DANNY, Ramadan

Author Tags: Fiction

Former Syrian refugee Ahmad Danny Ramadan of Vancouver is a journalist with bylines in the Washington Post, The Guardian and Foreign Policy. His history of working with organizations in the Middle East as well as his personal experience as a refugee have made him deeply involved in volunteerism, democracy, social justice and LGBTQ refugees’ rights. In 2016, he was Community Outreach Coordinator of QMUNITY, British Columbia’s Queer Resource Centre, as well as Grand Marshal for Vancouver’s Gay Pride Parade. Prior to his first novel, he had published two collections of short stories in Arabic.

The Clothesline Swing, Danny Ramadan's first novel in English, draws inspiration from Arabian Tales of One Thousand and One Nights, as two lovers lament their separation from Syria. From the mountains of Syria, in the aftermath of the Arab Spring, the characters describe journeys through the valleys of Lebanon, the seas of Turkey and the heat of Egypt before reaching Canada. Hakawati, a storyteller, tells fables to his dying male partner. Meanwhile Death, a looming character in a dark house, shares a house with the two men, eavesdropping on their secrets.


The Clothesline Swing (Nightwood 2016) $19.95 978-0-88971-332-1

[BCBW 2016]

The Clothesline Swing (Nightwood Editions $19.95)
Review 2017

from Cherie Thiessen
The Clothesline Swing describes a series of escapes to reach freedom in Vancouver.

Ahmad danny ramadan had two collections of Arabic short stories under his belt, Death and Other Fools (2004), and Ary (2008), when he was among the first wave of 1,300 Syrian refugees who arrived in Canada in 2014.

His first book in English was a translation of texts by Saudi Arabian blogger, Raif Badawi, who was lashed for his criticisms of Saudi Arabian society, 1000 Lashes: Because I Say What I Think (2015).

## Supplied records
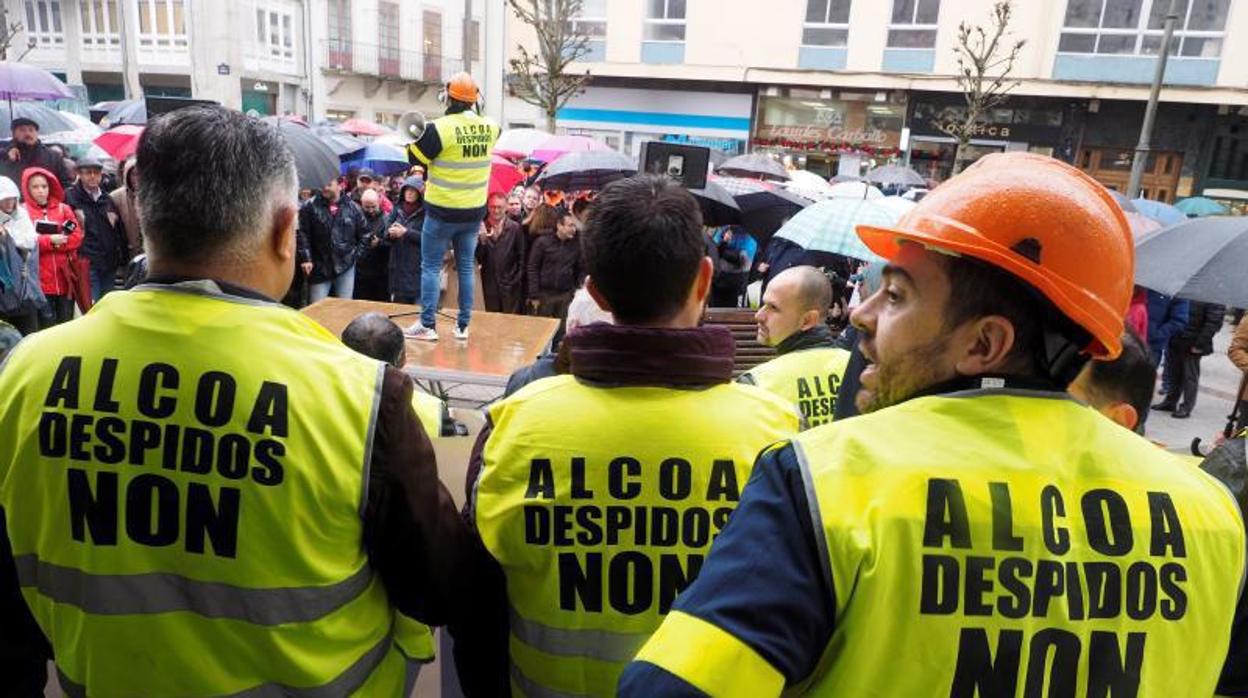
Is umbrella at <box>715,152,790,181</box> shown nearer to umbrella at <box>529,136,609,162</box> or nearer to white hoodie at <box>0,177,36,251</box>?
umbrella at <box>529,136,609,162</box>

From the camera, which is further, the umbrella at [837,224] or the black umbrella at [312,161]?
the black umbrella at [312,161]

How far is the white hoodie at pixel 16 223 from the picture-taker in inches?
260

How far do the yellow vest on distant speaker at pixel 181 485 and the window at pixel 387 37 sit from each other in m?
33.4

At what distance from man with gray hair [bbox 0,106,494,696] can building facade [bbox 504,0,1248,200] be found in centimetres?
2109

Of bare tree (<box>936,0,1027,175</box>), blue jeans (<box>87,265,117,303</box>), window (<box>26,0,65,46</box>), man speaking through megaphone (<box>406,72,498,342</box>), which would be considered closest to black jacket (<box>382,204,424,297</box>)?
man speaking through megaphone (<box>406,72,498,342</box>)

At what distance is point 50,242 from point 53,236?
69 millimetres

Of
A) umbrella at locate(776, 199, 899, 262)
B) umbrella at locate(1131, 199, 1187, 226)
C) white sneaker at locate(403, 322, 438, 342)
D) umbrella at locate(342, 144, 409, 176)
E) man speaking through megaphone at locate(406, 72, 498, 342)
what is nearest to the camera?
man speaking through megaphone at locate(406, 72, 498, 342)

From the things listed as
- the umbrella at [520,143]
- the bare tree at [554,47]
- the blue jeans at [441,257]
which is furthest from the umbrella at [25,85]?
the bare tree at [554,47]

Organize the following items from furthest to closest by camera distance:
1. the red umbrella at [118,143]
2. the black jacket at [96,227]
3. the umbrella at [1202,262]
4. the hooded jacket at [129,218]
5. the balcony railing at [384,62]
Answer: the balcony railing at [384,62] < the red umbrella at [118,143] < the hooded jacket at [129,218] < the black jacket at [96,227] < the umbrella at [1202,262]

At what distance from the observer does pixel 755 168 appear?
46.4 feet

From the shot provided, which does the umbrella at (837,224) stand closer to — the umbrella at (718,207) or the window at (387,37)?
the umbrella at (718,207)

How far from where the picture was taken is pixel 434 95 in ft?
114

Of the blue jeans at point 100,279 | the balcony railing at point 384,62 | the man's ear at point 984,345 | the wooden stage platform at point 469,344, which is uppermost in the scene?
the balcony railing at point 384,62

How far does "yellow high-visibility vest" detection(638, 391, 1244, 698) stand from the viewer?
3.29 ft
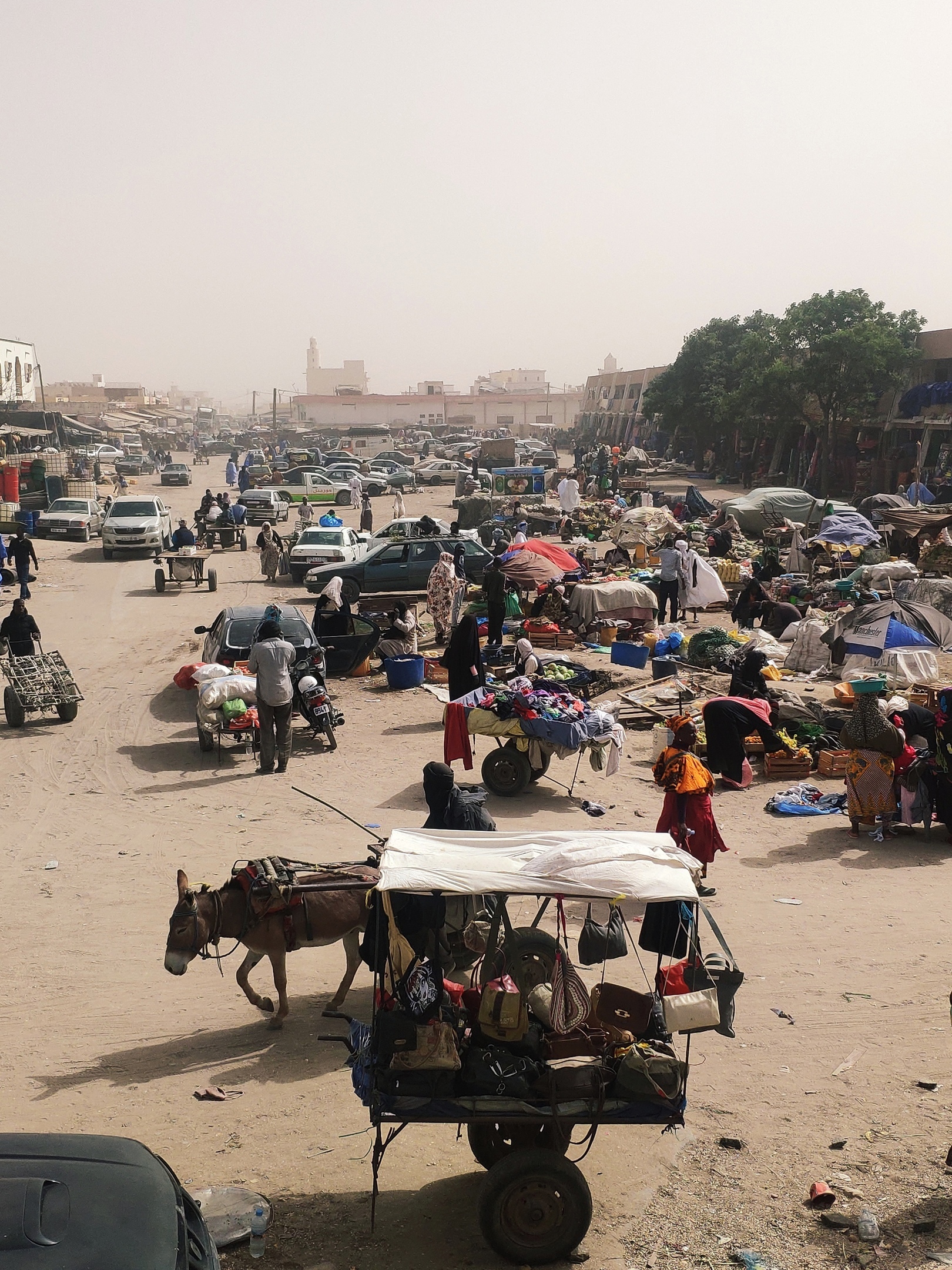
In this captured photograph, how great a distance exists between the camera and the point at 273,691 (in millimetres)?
12602

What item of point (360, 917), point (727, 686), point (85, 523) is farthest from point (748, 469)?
point (360, 917)

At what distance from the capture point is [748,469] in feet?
164

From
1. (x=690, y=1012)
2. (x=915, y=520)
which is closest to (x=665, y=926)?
(x=690, y=1012)

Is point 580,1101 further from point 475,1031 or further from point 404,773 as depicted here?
point 404,773

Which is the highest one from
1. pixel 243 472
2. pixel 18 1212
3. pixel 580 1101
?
pixel 18 1212

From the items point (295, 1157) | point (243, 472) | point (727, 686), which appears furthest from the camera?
point (243, 472)

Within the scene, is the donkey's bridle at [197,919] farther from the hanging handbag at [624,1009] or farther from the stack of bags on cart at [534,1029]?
the hanging handbag at [624,1009]

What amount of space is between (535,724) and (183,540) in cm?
1899

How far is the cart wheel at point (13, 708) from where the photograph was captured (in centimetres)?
1473

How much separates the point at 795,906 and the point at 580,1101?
446 centimetres

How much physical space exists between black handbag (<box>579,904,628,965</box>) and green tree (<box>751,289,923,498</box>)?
117ft

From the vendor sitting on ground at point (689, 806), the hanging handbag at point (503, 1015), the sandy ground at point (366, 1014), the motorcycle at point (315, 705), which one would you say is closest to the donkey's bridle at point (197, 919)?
the sandy ground at point (366, 1014)

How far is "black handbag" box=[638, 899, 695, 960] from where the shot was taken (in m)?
5.64

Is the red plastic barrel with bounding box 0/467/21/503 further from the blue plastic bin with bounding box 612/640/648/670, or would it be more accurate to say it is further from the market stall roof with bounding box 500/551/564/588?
the blue plastic bin with bounding box 612/640/648/670
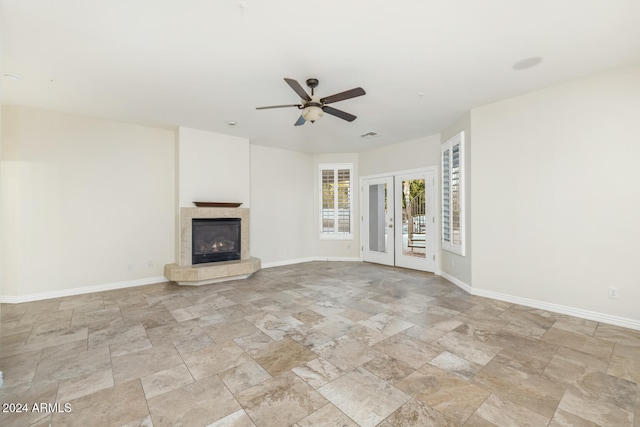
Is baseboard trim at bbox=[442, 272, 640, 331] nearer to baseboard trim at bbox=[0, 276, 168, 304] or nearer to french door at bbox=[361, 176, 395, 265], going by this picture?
french door at bbox=[361, 176, 395, 265]

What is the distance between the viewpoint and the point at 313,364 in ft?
7.98

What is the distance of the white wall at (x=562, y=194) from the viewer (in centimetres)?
325

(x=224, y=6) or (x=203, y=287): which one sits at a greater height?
(x=224, y=6)

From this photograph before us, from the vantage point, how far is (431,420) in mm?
1787

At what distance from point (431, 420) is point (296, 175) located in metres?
6.18

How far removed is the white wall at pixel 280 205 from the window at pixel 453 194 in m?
3.42

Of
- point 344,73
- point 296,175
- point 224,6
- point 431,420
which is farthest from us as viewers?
point 296,175

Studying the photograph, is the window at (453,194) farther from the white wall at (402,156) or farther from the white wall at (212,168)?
the white wall at (212,168)

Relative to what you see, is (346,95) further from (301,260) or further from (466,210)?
(301,260)

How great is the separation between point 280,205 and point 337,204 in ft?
5.10

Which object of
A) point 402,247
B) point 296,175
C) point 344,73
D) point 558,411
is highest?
point 344,73

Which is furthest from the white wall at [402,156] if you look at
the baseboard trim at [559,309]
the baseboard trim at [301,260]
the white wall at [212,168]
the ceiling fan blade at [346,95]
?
the ceiling fan blade at [346,95]

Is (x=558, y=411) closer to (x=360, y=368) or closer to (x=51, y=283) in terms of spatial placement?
(x=360, y=368)

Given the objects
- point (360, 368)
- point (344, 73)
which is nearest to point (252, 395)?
point (360, 368)
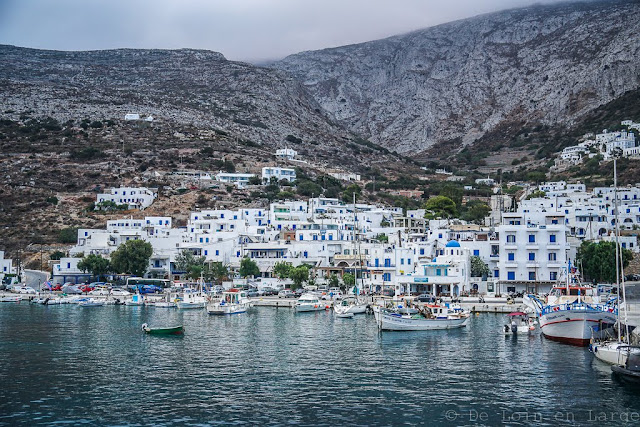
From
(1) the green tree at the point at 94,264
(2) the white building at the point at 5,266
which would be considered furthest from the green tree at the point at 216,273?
(2) the white building at the point at 5,266

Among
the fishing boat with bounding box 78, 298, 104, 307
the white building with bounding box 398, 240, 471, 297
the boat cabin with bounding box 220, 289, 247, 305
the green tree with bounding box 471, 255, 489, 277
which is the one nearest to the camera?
the boat cabin with bounding box 220, 289, 247, 305

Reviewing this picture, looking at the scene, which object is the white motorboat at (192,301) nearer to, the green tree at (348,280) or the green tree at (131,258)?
the green tree at (131,258)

## Written problem
In the author profile of Danny Ramadan, what made him deeply involved in volunteerism, democracy, social justice and LGBTQ refugees' rights? Answer in one to three sentences.

## Task output
Two things did: his history of working with organizations in the Middle East and his own experience as a refugee.